Il n’y a jamais eu une période où « les pauvres et les jeunes » ont représenté une part importante des acheteurs de voitures neuves. Alors que les voitures neuves sont souvent commercialisées à une population plus jeune, ce sont les consommateurs plus vieux qui peuvent se permettre de les acheter en grand nombre. J’ai entendu dire qu’il s’agit du petit secret sordide de l’industrie. Et c’est un secret de polichinelle que les jeunes de 45 ans font plus d’argent et achètent plus de voitures neuves que les jeunes de 25 ans. Et il n’est pas sordide pour autant.

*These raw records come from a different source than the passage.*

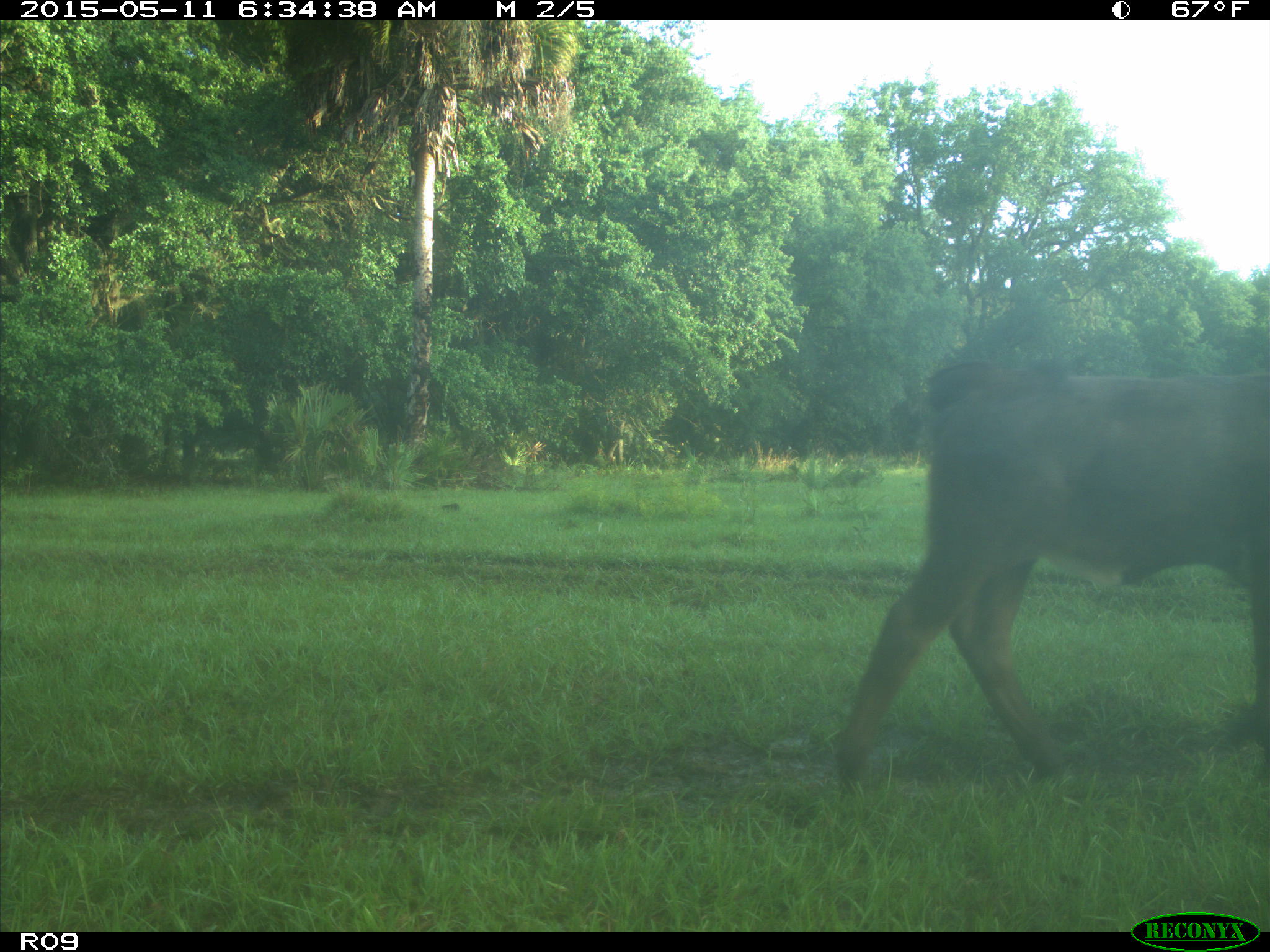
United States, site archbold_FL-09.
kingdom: Animalia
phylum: Chordata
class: Mammalia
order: Artiodactyla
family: Bovidae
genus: Bos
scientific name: Bos taurus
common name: domestic cow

Plus souvent qu’autrement, les personnes pauvres restent pauvres, ce qui constitue un énorme problème qui va bien au-delà de la portée de cet article. Mais les jeunes ne restent pas éternellement jeunes. Une fois qu’ils ont atteint la trentaine, un véhicule devient ordinairement une nécessité, si ce n’est déjà fait. En outre, une fois qu’ils possèdent une voiture, ils ne reviennent presque jamais en arrière. Un type de 30 ans qui devient propriétaire d’un véhicule a habituellement 40 ans ou plus de conduite devant lui. Cela représente plusieurs centaines de milliers de kilomètres et une grande partie de la nouvelle demande de voitures neuves.
RIEN À VOIR AVEC LES TÉLÉPHONES INTELLIGENTS
La notion que les voitures sont marginalisées par la prolifération des téléphones intelligents et les tablettes électroniques a toujours semblé un peu fantastique. En économie, vous apprendrez qu’il existe des produits de substitution : lorsque le prix d’un produit augmente, la demande augmente pour un autre. Pensez au beurre et à la margarine; au Coke et au Pepsi; au pétrole et au gaz naturel. De façon intuitive et indirectement, ces produits sont des substituts les uns par rapport aux autres. Mais je ne peux pas conduire mon Blackberry pour visiter des amis de l’autre côté de la ville ou pour amener les enfants au soccer.
Et pourtant, l’idée persiste. Il y a maintenant au Canada plus de jeunes que jamais dans la vingtaine. Et les ventes de voitures neuves atteindront sans doute un nouveau record cette année. Ces deux constats ne sont pas liés, bien sûr : ces voitures, pour la plupart, sont achetées par des personnes nées avant 1980. Mais dans dix ans, les 20 ans d’aujourd’hui auront des enfants et achèteront des voitures, tout comme les personnes dans la trentaine comme moi aujourd’hui. Dans 10 ou 20 ans, ces jeunes seront dans la fleur de l’âge et créeront encore une plus grande demande pour les véhicules neufs, tout comme leurs parents en ce moment.
Nous ne sommes pas complètement dans le champ, alors. Les enfants grandissent. Leurs besoins et leurs moyens changent à mesure qu’ils vieillissent. Les enfants sont aujourd’hui les adultes de demain.